A fresh start: the point-count plan for arms reduction

March 9, 1984

Arms negotiations have not made much headway and the arms reduction talks are in recess. Thus it seems a good time to consider an approach that would eliminate extended negotiations over the relative threats posed by various weapons systems. The approach, called the ''point count'' plan for arms reduction, would achieve a progressive reduction in the nuclear arsenals of the superpowers while moving the two sides closer to nuclear parity.

The plan would work according to a principle used by countless parents in dividing desserts between squabbling children: One child slices; the other chooses the slice she wants. Here is how it would work in achieving arms reduction. Each superpower would be allotted an arbitrary number of points, say 1,000, to use in assessing the distribution of the military power of the other side's forces. The United States would judge the relative value of various components of the Soviet nuclear arsenal and assign portions of the 1,000 points to each. The Soviets would do the same for US nuclear forces. Each side would obviously assign the most points to those components of the other's forces it considered most threatening. This sort of evaluation, aided by surveillance satellites and electronic sensing devices, is already being carried out by the intelligence services of both sides.

Each side would then pass its distribution of points to the other to serve as the basis for annual percentage reductions in its nuclear armaments. It is important that this be a percentage reduction - which becomes feasible with the point system - because it cuts more deeply into the arms of the side with a larger arsenal. The difference in the sizes of the two nuclear arsenals would be reduced with each successive cut.

Each state would have complete discretion over which of its weapons to cut, so long as the aggregate reduction met the percentage figure. Assume the annual reduction is 10 percent. Then, each year each side would reduce its arsenal by any mix of weapons it chose where the points assigned by the other side added up to 100. The annual decisions on weapons cuts would be announced simultaneously, so that neither side would have advance notice of the other's plans. For symbolic purposes, the two governments might announce their reductions at the opening session of the UN General Assembly. The disposal of the weapons could be verified by an international agency.

With each successive year there would be a new round of point distributions and percentage reductions of the balance of weapons remaining in the two nuclear arsenals. This would continue until the two sides reached an agreed-upon minimum level.

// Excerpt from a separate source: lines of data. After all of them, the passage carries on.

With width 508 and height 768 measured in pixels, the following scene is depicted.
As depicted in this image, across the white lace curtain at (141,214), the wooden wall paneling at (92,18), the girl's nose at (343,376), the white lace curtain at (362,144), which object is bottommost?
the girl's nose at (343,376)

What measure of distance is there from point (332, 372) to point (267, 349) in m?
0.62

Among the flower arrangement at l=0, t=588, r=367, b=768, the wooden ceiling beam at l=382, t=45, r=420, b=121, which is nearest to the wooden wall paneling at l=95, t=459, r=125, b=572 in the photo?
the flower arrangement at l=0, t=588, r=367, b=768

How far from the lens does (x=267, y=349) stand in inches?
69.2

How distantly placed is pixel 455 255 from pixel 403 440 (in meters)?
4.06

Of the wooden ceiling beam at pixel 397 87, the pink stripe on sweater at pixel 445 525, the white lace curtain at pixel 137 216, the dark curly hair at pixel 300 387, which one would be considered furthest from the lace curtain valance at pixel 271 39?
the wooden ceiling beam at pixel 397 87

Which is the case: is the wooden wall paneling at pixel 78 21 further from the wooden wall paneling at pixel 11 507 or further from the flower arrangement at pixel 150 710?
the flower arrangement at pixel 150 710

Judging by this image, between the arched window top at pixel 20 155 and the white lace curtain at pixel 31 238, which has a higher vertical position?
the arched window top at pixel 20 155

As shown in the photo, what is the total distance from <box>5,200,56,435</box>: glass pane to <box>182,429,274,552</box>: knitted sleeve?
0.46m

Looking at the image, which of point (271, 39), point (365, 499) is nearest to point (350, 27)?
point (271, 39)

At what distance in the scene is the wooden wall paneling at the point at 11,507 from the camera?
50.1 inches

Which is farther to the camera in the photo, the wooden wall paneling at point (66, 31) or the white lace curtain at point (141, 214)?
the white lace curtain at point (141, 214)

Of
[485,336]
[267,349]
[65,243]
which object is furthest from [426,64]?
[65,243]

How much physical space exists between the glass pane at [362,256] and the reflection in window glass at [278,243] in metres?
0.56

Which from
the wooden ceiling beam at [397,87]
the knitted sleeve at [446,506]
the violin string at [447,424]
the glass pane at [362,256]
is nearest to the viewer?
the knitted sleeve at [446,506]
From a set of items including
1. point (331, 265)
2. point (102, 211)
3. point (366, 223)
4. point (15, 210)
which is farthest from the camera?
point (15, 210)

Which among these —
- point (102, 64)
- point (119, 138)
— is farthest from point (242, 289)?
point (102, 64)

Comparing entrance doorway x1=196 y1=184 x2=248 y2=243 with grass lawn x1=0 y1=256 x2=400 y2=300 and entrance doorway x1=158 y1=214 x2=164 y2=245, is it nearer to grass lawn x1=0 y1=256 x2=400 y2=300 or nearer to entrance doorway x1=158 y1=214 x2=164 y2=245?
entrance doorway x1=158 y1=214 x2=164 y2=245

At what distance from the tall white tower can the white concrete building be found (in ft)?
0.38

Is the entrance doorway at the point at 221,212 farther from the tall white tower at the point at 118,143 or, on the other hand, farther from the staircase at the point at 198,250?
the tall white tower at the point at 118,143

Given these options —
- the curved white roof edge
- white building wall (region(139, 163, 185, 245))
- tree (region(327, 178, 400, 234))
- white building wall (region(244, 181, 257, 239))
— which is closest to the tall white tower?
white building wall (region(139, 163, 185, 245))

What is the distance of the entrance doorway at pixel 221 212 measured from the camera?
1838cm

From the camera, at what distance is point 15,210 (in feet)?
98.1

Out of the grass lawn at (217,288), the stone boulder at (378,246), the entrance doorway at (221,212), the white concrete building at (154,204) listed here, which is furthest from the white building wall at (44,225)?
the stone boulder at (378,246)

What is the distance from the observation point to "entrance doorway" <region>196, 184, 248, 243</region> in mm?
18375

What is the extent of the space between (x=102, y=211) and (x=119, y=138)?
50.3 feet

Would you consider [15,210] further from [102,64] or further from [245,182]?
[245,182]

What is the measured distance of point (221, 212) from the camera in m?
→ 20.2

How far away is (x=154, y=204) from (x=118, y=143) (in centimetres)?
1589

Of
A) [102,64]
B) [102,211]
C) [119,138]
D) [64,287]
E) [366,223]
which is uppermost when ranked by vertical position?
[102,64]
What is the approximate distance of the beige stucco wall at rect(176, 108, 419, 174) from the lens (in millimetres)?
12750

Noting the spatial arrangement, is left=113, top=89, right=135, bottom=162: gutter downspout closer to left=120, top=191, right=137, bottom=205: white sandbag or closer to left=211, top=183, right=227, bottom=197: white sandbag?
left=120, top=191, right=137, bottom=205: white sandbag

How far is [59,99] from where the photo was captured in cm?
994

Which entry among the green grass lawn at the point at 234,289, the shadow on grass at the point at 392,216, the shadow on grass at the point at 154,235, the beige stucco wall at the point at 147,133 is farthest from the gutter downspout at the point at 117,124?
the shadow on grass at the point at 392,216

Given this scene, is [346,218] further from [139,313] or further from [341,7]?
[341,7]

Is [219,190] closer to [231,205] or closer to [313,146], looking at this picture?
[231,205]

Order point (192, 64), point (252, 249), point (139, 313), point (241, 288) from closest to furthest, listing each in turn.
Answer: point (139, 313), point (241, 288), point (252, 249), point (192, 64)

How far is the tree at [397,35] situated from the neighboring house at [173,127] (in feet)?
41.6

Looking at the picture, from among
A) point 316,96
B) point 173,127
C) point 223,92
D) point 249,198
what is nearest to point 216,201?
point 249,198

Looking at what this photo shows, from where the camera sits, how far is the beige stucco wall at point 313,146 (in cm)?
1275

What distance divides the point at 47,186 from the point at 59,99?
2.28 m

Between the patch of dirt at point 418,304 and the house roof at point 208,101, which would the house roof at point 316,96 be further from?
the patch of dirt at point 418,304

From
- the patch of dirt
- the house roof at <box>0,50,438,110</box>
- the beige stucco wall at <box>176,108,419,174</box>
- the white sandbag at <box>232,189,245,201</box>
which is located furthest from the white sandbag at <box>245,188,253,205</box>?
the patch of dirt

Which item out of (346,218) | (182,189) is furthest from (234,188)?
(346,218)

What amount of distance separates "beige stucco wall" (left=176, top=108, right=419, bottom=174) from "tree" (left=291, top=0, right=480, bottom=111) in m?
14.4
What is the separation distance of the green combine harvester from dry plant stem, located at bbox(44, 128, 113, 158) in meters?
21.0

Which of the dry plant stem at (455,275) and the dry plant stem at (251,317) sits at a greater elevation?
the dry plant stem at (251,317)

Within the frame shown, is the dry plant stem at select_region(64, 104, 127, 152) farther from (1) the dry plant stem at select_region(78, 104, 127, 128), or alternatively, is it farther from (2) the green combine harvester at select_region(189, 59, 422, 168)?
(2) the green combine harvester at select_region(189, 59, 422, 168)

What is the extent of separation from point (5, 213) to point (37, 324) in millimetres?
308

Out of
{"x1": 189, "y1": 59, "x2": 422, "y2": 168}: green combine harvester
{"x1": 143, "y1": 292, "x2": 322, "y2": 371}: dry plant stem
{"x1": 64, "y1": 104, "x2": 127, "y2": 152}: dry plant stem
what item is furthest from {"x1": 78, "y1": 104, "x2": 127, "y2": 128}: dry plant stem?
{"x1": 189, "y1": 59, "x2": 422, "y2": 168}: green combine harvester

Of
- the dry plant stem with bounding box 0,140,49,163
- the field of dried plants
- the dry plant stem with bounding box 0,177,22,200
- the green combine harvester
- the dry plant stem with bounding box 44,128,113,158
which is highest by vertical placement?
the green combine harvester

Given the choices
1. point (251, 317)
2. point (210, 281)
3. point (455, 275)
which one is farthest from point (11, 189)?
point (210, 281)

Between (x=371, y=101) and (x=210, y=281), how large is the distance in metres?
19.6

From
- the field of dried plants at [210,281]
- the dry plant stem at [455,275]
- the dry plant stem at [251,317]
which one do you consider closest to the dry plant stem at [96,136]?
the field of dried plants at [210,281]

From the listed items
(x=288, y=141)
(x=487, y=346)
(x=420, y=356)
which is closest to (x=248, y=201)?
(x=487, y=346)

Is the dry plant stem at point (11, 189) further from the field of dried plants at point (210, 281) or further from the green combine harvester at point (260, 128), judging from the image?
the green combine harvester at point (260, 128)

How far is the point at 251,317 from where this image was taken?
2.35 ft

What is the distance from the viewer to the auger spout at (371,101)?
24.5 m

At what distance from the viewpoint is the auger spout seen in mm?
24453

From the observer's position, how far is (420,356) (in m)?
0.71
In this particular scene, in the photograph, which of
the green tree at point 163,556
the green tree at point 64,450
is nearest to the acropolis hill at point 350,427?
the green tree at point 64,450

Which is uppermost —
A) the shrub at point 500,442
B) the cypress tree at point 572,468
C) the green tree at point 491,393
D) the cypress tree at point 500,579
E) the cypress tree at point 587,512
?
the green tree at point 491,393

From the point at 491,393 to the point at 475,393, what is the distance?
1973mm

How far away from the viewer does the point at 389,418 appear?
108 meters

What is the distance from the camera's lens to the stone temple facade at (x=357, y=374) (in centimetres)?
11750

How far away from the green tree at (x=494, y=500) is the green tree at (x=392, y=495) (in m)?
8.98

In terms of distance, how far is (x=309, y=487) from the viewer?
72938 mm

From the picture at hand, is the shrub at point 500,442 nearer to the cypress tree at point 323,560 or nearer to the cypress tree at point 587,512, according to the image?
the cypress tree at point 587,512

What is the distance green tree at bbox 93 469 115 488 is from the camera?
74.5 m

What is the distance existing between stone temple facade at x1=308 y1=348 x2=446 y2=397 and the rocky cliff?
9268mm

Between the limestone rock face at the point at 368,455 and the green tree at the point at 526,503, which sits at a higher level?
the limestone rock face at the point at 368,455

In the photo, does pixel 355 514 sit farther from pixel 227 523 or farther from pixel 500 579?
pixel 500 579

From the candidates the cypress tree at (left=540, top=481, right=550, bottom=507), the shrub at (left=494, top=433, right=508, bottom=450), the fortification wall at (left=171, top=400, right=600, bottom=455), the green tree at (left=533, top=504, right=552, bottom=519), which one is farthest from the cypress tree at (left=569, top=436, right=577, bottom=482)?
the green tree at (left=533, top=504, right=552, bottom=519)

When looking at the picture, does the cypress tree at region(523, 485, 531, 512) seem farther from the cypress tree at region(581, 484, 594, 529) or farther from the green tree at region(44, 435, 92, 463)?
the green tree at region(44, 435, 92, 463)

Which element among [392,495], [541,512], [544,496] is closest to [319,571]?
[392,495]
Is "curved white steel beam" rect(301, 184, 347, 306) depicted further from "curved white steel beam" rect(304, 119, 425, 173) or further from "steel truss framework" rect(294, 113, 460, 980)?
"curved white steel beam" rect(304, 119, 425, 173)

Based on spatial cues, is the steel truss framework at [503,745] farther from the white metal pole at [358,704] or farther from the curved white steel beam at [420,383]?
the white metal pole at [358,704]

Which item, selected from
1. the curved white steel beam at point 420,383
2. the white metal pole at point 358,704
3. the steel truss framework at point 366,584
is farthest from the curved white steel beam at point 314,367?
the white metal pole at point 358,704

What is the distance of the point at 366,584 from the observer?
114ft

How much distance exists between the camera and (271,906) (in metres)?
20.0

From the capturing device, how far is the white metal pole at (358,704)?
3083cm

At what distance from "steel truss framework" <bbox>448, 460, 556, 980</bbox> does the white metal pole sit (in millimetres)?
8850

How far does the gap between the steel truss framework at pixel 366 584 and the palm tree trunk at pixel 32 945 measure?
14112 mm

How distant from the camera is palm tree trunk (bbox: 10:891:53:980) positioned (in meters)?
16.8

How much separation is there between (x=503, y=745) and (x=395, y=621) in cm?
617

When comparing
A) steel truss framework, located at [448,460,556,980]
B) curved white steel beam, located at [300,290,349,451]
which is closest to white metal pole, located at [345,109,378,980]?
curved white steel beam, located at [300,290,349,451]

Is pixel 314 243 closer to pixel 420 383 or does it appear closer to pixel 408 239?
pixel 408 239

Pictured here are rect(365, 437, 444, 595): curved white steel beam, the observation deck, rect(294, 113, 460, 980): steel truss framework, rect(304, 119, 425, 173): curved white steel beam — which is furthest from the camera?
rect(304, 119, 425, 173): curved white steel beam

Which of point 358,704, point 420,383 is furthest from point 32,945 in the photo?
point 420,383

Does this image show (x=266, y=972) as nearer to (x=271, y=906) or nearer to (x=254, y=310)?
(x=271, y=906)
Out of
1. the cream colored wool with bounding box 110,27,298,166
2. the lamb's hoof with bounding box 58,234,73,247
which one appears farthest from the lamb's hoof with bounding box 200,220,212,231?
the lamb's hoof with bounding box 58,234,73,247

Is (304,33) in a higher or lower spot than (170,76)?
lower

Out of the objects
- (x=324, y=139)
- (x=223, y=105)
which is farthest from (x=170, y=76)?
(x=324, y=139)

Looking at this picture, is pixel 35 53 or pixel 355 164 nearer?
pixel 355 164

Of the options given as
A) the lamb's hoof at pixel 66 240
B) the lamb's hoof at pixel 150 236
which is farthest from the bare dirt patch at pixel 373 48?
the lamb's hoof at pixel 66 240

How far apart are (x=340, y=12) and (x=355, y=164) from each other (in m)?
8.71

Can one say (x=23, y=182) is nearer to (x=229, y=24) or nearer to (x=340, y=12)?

The point-count plan, as all other arms reduction proposals, would work most effectively in conjunction with a freeze on the testing and deployment of new weapons. It would make a freeze more palatable to its American critics, since the largest reductions would occur on the side with the largest arsenal. In the absence of a freeze, the point-count plan would not discourage entirely new qualitative developments, but it would encourage the design of weapons less threatening to the other side, to avoid new systems attracting a heavy weighting of points. The Midgetman missiles proposed by the Scowcroft Commission are a good example of the kind of system that would be encouraged. The mobility of the Midgetman would reduce its vulnerability to a Soviet first strike, but more important, the small, single-warhead missiles would pose no first-strike threat to the Soviets.

By allowing each superpower to decide which of the other's weapons pose the greatest threat to it, the plan would avoid endless bargaining between distrustful adversaries over the relative capabilities of various weapons or their intended purposes. By the same token, the system of incremental cuts does not require that both sides believe that parity exists. Since the process would move the two sides toward greater parity, all that is required is that each agree that parity is desirable, a position that both sides have stated many times.

President Reagan has committed himself to attempt to go beyond arms control agreements to ''real arms reductions.'' He has opposed a nuclear weapons freeze on the grounds that the Soviets would never agree to arms reduction once a freeze guaranteed their lead in the arms race. Suppose the President were to test his perception by offering to cut the cake and let the Soviets choose the piece they wanted. If they rejected the offer, the US would lose nothing, and the President's view of Soviet intentions would be more persuasive. On the other hand, if the Soviets accepted the President's offer, we could take a major step toward a safer world.

An improbable scenario? Perhaps. But no more improbable than that depicted in the President's ''Star Wars'' ABM plan. After all, a simple agreement on slicing the cake carries considerably fewer costs and risks than attempting to devise a new technology to shoot down the flying silverware when the dinner table cold war becomes hot.